Source: CBC Liberal Leader Justin Trudeau

The Liberals won seats in every province and took the lead in all provinces except Alberta and Saskatchewan.

Canada’s energy industry concerned about the new government

The Canadian oil and gas industry was hoping for another Conservative government, as the sector looks to grow through a number of projects. The new Liberal government is not as supportive of expanding pipeline projects as the Conservatives were during campaigns, but they do support some projects.

Canada’s new leading party is in favor of TransCanada’s (ticker: TRP) Energy East pipeline that would stretch across the country, but lukewarm on their proposed Keystone XL expansion down to the U.S. and downright frosty against Enbridge’s (ticker: ENB) proposed Northern Gateway project in B.C.

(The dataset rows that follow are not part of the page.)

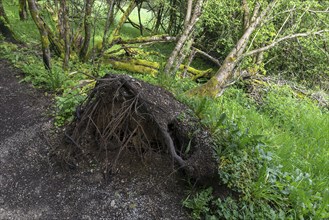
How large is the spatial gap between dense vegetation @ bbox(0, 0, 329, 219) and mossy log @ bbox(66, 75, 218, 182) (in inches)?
11.6

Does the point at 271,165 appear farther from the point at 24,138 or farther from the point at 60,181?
the point at 24,138

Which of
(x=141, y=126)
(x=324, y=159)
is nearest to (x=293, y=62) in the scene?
(x=324, y=159)

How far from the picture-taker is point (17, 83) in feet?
16.6

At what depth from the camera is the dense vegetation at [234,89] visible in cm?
300

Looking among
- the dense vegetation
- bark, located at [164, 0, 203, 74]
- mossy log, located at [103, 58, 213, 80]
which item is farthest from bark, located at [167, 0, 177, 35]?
bark, located at [164, 0, 203, 74]

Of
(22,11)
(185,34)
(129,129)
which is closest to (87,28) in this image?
(185,34)

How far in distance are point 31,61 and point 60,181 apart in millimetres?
3516

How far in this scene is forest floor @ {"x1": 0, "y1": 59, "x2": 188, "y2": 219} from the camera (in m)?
2.92

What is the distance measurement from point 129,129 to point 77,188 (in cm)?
84

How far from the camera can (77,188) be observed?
10.3 feet

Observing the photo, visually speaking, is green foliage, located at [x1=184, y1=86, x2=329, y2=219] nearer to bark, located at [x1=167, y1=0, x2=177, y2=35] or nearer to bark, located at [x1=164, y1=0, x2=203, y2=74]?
bark, located at [x1=164, y1=0, x2=203, y2=74]

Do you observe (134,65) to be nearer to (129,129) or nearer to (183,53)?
(183,53)

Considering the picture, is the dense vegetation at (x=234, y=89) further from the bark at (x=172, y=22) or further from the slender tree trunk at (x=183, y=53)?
the bark at (x=172, y=22)

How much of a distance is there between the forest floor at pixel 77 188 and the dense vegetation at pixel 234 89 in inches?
13.5
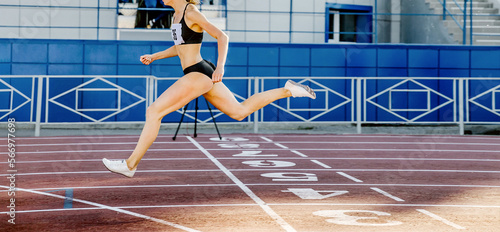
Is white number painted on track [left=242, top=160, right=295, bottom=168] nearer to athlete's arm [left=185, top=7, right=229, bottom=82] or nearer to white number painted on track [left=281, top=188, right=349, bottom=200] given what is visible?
white number painted on track [left=281, top=188, right=349, bottom=200]

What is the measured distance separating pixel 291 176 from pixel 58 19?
491 inches

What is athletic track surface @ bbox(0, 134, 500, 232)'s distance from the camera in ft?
14.3

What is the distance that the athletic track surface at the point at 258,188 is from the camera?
4371 millimetres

Despite support for some projects, Canada’s oil and gas sector expressed concern over the new government. Grant Fagerheim of Calgary-based E&P Whitecap Resources (ticker: WCP) told CBC he was “very concerned” about the possibility of Canadians electing another Prime Minister Trudeau.

The new Canadian Prime Minister is the son of Pierre Trudeau, who served as Prime Minister of Canada from 1968 to 1979 and who enacted the National Energy Program (NEP). The goal of the NEP was three-fold: achieve energy security; a redistribution of wealth towards the federal government and consumers; and greater Canadian ownership of the oil industry, according to The Canadian Encyclopedia. This was achieved through new taxes on the oil industry, an expanded role of the Crown Corporation and a 25% government share of all oil and gas discoveries offshore and in the North.

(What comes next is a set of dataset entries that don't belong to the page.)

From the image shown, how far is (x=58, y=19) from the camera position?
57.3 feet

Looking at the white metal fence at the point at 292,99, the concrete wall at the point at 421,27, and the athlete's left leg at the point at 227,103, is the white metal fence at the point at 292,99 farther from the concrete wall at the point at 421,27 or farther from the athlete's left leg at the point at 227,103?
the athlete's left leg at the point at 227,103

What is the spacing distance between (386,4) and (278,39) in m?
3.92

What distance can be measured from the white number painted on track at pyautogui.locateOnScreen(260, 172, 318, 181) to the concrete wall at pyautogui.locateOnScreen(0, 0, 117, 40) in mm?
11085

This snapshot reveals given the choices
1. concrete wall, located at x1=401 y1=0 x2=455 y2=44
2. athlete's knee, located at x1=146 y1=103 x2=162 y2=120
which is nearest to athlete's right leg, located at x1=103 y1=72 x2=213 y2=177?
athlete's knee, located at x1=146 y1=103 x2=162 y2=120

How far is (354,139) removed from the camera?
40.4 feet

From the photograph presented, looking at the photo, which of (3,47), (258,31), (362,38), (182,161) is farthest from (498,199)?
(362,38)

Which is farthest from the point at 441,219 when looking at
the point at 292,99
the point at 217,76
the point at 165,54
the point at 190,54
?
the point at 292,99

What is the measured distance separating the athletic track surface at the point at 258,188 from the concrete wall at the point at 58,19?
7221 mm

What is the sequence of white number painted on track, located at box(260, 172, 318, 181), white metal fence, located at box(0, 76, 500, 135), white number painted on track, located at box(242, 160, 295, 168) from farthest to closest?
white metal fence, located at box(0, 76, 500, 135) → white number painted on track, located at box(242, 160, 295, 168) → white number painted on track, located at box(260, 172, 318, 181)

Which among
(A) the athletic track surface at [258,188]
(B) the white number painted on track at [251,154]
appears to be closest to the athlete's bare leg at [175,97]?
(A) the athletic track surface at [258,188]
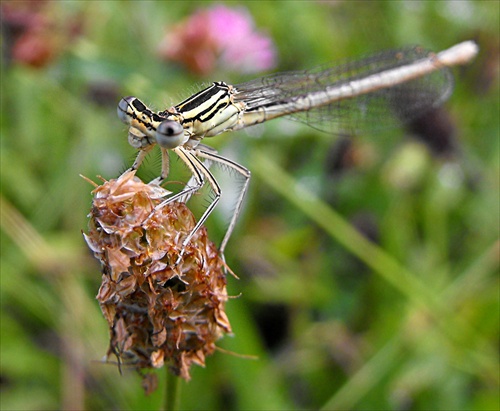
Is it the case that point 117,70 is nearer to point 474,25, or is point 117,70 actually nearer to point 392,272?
point 392,272

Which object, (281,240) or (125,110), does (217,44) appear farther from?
(125,110)

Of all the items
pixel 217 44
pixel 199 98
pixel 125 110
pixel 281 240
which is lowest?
pixel 125 110

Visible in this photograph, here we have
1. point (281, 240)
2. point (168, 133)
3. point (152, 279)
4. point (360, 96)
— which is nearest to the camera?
point (152, 279)

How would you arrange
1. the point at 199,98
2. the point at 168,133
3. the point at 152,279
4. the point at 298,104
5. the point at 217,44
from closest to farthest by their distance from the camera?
the point at 152,279
the point at 168,133
the point at 199,98
the point at 298,104
the point at 217,44

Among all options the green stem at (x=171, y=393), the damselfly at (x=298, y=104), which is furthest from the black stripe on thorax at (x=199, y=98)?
the green stem at (x=171, y=393)

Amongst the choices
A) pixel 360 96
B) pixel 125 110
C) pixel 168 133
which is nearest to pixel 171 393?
pixel 168 133

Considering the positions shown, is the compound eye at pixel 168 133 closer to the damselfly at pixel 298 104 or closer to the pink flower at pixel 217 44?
the damselfly at pixel 298 104

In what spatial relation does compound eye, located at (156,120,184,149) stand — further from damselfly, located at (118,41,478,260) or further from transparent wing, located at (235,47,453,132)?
transparent wing, located at (235,47,453,132)

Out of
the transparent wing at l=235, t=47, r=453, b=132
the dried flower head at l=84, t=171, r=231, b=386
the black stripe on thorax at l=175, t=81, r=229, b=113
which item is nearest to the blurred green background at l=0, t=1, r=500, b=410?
the black stripe on thorax at l=175, t=81, r=229, b=113
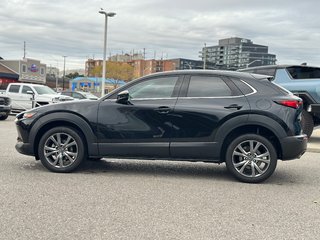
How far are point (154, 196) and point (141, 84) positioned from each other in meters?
2.00

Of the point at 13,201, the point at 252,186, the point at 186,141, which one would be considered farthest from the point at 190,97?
the point at 13,201

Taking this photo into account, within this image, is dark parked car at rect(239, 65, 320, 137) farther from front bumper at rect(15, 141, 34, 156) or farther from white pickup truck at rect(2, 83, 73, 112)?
white pickup truck at rect(2, 83, 73, 112)

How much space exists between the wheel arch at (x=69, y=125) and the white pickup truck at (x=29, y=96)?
12748mm

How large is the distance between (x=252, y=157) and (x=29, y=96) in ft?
51.2

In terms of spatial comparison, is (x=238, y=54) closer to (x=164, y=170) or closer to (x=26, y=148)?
(x=164, y=170)

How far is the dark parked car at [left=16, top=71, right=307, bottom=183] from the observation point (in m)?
6.16

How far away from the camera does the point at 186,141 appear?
6301 mm

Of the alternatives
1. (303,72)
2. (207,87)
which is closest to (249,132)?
(207,87)

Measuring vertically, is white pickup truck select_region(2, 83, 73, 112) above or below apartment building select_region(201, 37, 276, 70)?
below

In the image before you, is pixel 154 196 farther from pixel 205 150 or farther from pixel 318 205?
pixel 318 205

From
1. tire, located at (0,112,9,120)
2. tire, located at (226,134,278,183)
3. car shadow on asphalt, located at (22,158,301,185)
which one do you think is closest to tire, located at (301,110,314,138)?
car shadow on asphalt, located at (22,158,301,185)

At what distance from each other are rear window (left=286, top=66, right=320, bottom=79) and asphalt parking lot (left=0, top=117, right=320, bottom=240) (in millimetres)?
4313

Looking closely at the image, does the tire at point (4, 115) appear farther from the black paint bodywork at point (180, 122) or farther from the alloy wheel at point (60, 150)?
the alloy wheel at point (60, 150)

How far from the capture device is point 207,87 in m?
6.45
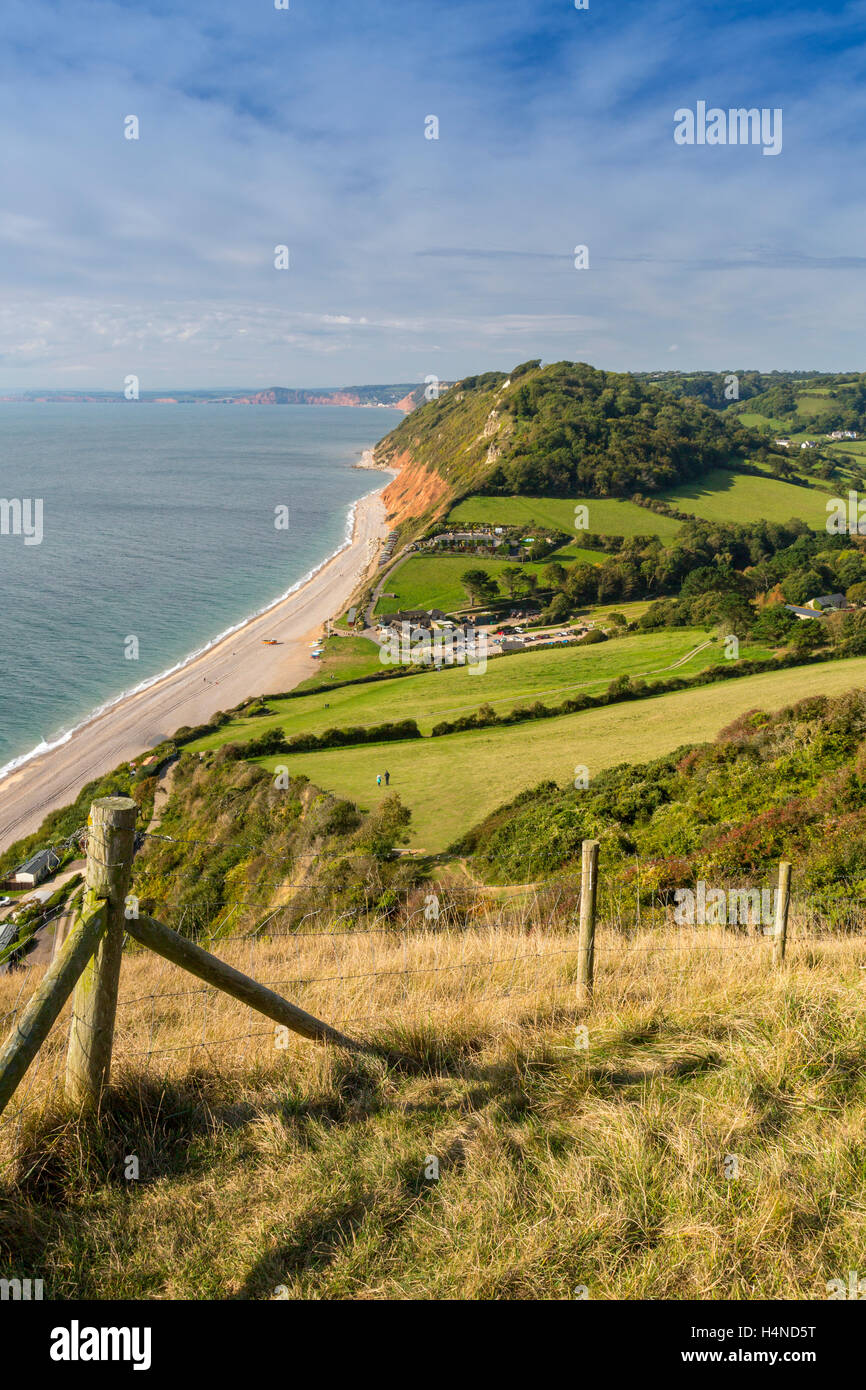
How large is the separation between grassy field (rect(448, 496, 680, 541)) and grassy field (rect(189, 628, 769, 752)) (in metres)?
40.4

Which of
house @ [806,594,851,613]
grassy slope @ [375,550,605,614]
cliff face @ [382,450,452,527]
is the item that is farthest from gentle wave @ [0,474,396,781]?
house @ [806,594,851,613]

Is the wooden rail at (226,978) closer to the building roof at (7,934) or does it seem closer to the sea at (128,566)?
the building roof at (7,934)

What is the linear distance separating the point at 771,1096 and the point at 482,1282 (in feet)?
6.47

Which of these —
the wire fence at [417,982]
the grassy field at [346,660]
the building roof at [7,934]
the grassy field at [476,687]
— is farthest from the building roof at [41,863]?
the grassy field at [346,660]

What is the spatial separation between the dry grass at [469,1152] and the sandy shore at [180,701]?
32.0 meters

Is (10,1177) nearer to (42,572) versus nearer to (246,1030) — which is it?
(246,1030)

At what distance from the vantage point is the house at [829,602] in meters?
69.3

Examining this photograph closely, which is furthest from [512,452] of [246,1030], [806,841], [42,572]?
[246,1030]

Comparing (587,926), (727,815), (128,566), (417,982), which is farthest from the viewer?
(128,566)

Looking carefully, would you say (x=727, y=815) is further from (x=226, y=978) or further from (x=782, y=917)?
(x=226, y=978)

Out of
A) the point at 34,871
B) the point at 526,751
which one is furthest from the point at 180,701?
the point at 526,751

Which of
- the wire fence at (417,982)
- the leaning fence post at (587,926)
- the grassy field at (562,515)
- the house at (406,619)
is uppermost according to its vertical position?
the grassy field at (562,515)

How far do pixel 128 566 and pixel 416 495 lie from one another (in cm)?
5239

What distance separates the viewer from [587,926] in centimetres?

Fagerheim said it took 15 years for the industry to recover from the program.

Oilsands, Canada, Pipeline

CEO of Blackbird Energy (ticker: BBI) Garth Braun told Oil & Gas 360® that it is important to remember that there are separate provincial and federal regulations, and that the regulations in place in Alberta are already some of the most extensive in the world.

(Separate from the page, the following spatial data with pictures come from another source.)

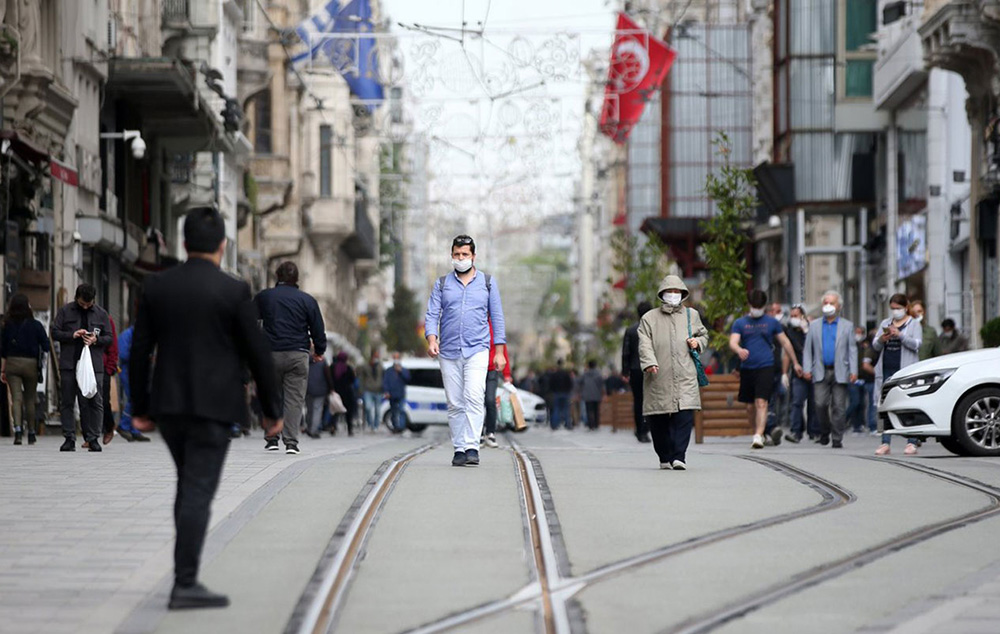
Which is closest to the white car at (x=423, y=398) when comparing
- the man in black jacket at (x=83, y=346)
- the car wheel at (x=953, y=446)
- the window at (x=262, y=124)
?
the window at (x=262, y=124)

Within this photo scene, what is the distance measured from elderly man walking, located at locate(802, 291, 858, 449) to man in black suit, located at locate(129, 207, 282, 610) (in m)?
14.0

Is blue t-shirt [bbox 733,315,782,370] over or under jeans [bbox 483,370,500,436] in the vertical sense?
over

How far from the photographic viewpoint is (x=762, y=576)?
9203 millimetres

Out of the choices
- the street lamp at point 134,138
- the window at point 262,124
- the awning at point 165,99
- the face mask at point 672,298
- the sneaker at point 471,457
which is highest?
the window at point 262,124

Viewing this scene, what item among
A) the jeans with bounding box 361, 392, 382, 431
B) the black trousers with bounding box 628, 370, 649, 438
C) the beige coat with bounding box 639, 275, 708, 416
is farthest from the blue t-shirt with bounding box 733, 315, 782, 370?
the jeans with bounding box 361, 392, 382, 431

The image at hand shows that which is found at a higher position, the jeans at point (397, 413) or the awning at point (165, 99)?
the awning at point (165, 99)

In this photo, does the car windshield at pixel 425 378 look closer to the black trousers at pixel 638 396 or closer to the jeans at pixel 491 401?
the black trousers at pixel 638 396

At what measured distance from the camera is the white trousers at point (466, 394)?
15.6m

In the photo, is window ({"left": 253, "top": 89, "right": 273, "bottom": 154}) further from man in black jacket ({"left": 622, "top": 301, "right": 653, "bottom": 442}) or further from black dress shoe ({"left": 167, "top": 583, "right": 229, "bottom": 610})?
black dress shoe ({"left": 167, "top": 583, "right": 229, "bottom": 610})

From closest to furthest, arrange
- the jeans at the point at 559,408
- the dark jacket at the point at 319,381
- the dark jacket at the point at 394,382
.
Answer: the dark jacket at the point at 319,381, the dark jacket at the point at 394,382, the jeans at the point at 559,408

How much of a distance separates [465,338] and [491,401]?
22.6ft

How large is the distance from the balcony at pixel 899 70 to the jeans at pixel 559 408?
9.75m

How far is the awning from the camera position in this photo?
118 feet

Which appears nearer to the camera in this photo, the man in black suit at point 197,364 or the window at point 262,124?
the man in black suit at point 197,364
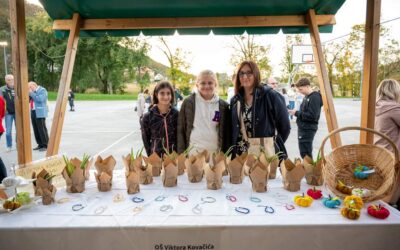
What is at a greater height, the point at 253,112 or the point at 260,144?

“I think there is going to be a greater focus on the environment with this new government,” Braun said. “But the Alberta oil and gas industry already uses some of the best practices in the world, so I don’t see it being a problem.”

Braun said he does not believe the new government is anti-energy, but he hopes to see good leadership in the days to come.

Focused on infrastructure

While the Canadian oil and gas sector waits with bated breath to see how closely Trudeau will follow in his father’s footsteps, other industries are poised to do well, notably anything concerning building, reports CBC. One of the centerpieces of the Liberal platform was a pledge to spend $60 billion to fill Canada’s yawning infrastructure gap, updating the county’s roads, bridges and railways so that businesses can use them more efficiently.

The plan will require the government to run deficits over the next three years to fund the spending, which represents about three percent of the government’s total spending.

The Liberal landslide victory was “an impressive win,” but Canada’s Prime Minister-designate needs to make his plans clear, says the current chairman of Barclays Capital Canada and former cabinet minister who served under Conservative Prime Minister Brian Mulroney. “It’s important for Mr. Trudeau to get out there quickly and try to put some direction in a more specific way on where his government is going to take the country,” Wilson told BNN.

Initial market reaction to the new Liberal majority government has been muted. The Canadian dollar dipped slightly overnight on the news before firming up. But investors are soon going to need to know where the new government stands on issues such as energy, climate change, trade and relations with the U.S., said Wilson.

Investors will be watching the new government to assess how hands-on the Liberals will be with the economy, said Wilson. “Will this government be more intrusive in its relations with the economy or will it stand back and let the markets work as efficiently as possible?”

Wilson says Trudeau’s plan to raise taxes on the wealthiest Canadians could face a backlash as some Canadians see their tax bills rising above 50% of their income. That sticker shock could push some young professionals to look for greener pastures in the U.S.